Tuesday, December 31, 2013

Blessings Abound


as 2013 comes to an end, my thoughts turn to all the blessings in my life, and i am filled with a deep sense of gratitude.  in my morning meditation, i thought of my wife, of our children and their spouses, of our neighbors, of our many friends--especially of those in our church, of those whose blogs i follow, of local charities and international charities--of the Haiti Education, the Clinton, the Calvert Foundations, of Heifer International, of Solar Under the Sun and Living Waters of the World--of those who seek to feed the hungry, to clothe the naked, and to give water to the thirsty as they serve in our government, of president obama and the good he has tried to do, of all those who seek to relieve suffering in the world.  there are so many who to do good in the world, and i am grateful to all of them.

how wonderful life is because of the efforts of those who live lives of lovingkindness and compassion.  as we begin 2014, may we all redouble our efforts to live so that others may look to us in gratitude, may we make it our goal to relieve suffering where we can and to assist others to lessen the burdens of others.  may we live each day gratefully for the air we breathe and for the oppotunity to enlarge our minds and hearts.  shalom.

Tuesday, December 24, 2013

Joy to the World


though this will be posted to my blog on christmas eve, i'm writing one day earlier.  on christmas eve, my family will be together to celebrate our christmas together--perhaps the last time we'll be able to do this, as my 95-year-old father will be moving into an assisted living facility about 12 hours away so his wife can be closer to her family--and i will play for two christmas eve services.  all that activity will leave no time for writing.

today, as i sit in my office at the church, i look back on how life has changed for me during the past year.  i realize that i am much more at peace with myself and with those around me.  petty irritations still get under my skin, but i now see that they are exactly that: "petty."  i am more aware of my kinship with others, more cognizant of how much more we are all alike than we are different.  i am not as prone to be offended by the speech and actions of others or as demanding for recognition.  when someone treats me badly, i can feel the first surge of anger subsiding to be replaced by a vision of that person as a suffering child or as someone dear to me who could easily be my sibling, my parent, or my own child.  i often find myself saying, "if this person were my mother or my child, would i become angry so easily?"

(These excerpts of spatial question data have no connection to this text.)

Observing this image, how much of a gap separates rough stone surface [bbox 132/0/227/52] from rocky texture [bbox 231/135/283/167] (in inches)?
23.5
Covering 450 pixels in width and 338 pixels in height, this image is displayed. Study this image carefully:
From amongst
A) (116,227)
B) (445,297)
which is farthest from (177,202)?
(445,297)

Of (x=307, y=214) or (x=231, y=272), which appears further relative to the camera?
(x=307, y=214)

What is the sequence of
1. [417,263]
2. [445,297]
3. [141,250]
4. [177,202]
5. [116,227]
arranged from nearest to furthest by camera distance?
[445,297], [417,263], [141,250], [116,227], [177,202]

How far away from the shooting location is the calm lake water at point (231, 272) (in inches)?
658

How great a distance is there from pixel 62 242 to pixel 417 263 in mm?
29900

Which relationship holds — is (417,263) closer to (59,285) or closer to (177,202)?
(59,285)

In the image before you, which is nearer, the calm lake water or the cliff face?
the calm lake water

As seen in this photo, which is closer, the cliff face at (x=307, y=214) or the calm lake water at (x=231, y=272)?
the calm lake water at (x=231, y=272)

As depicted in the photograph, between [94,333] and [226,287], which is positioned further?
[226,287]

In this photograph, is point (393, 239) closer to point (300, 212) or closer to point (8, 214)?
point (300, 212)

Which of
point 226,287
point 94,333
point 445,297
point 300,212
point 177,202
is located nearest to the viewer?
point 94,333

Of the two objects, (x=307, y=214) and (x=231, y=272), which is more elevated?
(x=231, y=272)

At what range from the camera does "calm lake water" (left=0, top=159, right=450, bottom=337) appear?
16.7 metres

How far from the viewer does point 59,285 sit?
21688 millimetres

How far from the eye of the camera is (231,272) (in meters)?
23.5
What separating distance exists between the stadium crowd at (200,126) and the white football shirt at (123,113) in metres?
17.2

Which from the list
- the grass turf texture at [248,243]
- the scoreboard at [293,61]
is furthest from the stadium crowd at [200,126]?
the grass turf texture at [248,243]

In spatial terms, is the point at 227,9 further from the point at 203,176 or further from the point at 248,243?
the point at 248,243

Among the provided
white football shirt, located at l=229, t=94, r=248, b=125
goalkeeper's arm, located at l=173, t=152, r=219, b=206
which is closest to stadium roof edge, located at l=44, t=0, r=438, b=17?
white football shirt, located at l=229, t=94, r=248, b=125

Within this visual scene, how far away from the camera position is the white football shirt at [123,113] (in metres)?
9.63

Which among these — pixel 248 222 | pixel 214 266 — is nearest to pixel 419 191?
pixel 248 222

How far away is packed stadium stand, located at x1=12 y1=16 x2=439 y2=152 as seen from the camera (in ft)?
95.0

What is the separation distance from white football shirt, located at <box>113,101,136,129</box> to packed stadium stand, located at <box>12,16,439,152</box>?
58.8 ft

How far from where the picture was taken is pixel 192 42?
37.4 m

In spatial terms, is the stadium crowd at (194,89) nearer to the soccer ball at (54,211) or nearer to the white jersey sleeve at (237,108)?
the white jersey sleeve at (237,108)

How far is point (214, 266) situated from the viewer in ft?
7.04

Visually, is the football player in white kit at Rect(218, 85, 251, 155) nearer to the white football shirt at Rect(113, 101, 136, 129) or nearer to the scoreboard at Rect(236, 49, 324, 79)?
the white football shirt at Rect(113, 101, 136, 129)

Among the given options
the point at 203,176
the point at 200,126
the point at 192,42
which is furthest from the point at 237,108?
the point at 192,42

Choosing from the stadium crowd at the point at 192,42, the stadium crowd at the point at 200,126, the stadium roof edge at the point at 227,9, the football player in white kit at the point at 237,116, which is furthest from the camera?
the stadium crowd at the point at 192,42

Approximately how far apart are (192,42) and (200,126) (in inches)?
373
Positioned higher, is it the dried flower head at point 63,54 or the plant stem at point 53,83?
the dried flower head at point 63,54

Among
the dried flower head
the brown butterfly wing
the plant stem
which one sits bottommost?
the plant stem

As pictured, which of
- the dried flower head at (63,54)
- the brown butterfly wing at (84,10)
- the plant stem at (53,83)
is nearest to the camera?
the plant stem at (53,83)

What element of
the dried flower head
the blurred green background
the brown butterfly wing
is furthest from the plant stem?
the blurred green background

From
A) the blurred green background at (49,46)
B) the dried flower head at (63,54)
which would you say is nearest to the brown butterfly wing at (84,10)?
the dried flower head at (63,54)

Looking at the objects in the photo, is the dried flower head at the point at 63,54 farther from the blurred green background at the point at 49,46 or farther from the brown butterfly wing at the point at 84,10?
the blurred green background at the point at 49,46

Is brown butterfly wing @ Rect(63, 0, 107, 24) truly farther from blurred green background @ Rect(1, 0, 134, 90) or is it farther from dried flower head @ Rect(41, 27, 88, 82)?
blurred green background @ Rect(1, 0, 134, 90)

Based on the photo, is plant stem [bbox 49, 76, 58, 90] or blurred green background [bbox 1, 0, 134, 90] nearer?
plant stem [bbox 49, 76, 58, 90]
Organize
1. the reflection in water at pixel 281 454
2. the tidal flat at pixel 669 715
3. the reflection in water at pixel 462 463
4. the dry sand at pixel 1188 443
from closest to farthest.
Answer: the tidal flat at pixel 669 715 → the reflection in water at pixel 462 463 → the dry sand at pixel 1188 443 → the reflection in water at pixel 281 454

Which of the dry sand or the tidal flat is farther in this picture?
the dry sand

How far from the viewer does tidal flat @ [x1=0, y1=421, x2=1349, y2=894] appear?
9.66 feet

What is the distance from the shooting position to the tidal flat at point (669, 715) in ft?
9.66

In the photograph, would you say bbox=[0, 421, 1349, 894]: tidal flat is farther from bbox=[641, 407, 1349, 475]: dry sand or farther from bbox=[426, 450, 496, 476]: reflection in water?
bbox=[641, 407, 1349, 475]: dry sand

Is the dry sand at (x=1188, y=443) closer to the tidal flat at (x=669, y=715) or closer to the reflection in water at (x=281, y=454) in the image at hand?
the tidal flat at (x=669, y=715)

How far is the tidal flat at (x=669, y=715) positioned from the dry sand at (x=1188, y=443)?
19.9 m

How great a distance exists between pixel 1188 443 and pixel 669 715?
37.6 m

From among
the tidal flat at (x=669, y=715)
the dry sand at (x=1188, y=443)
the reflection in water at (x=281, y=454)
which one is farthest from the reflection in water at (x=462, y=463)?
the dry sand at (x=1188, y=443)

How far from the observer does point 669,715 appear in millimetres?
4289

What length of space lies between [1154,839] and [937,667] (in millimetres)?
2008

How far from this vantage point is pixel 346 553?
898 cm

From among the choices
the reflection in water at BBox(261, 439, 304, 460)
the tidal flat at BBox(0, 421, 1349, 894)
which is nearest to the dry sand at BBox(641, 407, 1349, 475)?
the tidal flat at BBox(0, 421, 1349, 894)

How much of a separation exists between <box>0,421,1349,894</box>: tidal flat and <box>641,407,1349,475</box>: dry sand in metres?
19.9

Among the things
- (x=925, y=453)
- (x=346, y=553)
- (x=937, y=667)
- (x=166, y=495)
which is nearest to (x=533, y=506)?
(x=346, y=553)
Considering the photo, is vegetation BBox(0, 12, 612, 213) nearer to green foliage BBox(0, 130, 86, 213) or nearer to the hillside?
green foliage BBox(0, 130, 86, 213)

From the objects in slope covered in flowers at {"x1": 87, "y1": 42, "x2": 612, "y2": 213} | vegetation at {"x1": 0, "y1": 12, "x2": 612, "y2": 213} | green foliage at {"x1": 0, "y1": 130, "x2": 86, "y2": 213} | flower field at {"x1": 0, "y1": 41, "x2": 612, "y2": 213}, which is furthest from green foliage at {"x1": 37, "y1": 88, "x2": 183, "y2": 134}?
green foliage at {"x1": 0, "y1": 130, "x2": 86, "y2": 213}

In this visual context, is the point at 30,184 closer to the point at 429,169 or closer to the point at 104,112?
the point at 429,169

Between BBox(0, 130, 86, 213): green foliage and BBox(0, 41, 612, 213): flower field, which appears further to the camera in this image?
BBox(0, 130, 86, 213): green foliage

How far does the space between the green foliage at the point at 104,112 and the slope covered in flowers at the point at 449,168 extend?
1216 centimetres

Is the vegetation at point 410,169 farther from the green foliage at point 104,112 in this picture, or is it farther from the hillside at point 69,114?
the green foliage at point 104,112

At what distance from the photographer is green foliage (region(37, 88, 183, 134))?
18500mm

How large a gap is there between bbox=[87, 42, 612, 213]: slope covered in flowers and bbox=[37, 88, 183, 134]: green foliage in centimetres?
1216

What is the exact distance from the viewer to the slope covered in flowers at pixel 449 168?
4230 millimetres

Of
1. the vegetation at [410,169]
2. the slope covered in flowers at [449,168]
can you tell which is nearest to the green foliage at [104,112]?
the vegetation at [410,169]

this realization of our interconnectedness has changed my outlook on life, and i know that much of this change in my heart and mind has come about because of the time i've spent in meditation.  the ability to put things in perspective has helped me to be more appreciative of others, to feel a deep sense of calm, and to be more kind.  i can see, too, that my change in point-of-view has had an effect on the behavior of others.  i feel much more loved and appreciated by those nearest me, and i sense that they act more lovingly towards me.

my prayer for myself and for each of you this day and each day is that we all perceive a deep connection to those around us, treating them, even when they don't deserve it, as we want to be treated.  may the joy of this season of love bring you and me a happiness that transcends the momentary sufferings we experience and a calm that doesn't waste time classifying live's events as "good" or "bad," but simply as part of the natural fabric of life.  shalom.

Tuesday, December 17, 2013

Go Thou and Do Likewise

while we've been traveling during the past couple of weeks, i've been unable to post to this blog.  i had every intention of keeping up my each-tuesday posts during our trip, but somehow this didn't happen--jet lag, internet availability, erratic schedules, and just plain fatigue all interfered with my good intentions.  now that we've returned to the states, i'll do my best to return to my weekly schedule.

there are many things i want to write about, but as i reflect back on our trip, one thing sticks in my mind:  the amazing kindnesses of strangers in other lands.  this has been true on every trip we've taken outside the united states, and this trip was no exception.  as we traveled on a local train outside salzburg on our way to oberndorf to visit the "stille nacht" church, a kind austrian lady picked up on our uncertainty about where to disembark and where to go once we did get off the train.  in flawless english she answered every question.  with her help, we left the train at the proper stop, and, as we stepped down, another austrian couple introduced themselves and offered to escort us to the church, as they were making their annual pilgrimage there.

as we walked along, they explained that they live near vienna and come to salzburg every december for the christmas markets and concerts.  they always make a trip out to oberndorf to visit this little chapel built to commemorate the creation of the world's best-loved christmas song, and it was our good fortune to choose to make our pilgrimage on the day they had chosen.  we had a wonderful time visiting with them and learned through them that we could cross a bridge over the salzach river into the town of laufen, germany, and cross another bridge back into austria on the other side of laufen.  we four made this long trek together, and this time with these former strangers, now friends, is one of our fondest memories of our trip to germany, austria, and switzerland.

there are many other instances of such kindnesses that i could tell, but this one serves to illustrate how much we are all the same and how there are always others along our paths that are ready to help us.  my prayer today is that you and i can be one of those who find ourselves on the side of the path
 when another needs our help.  may we be the "good samaritan" for another this day.  shalom.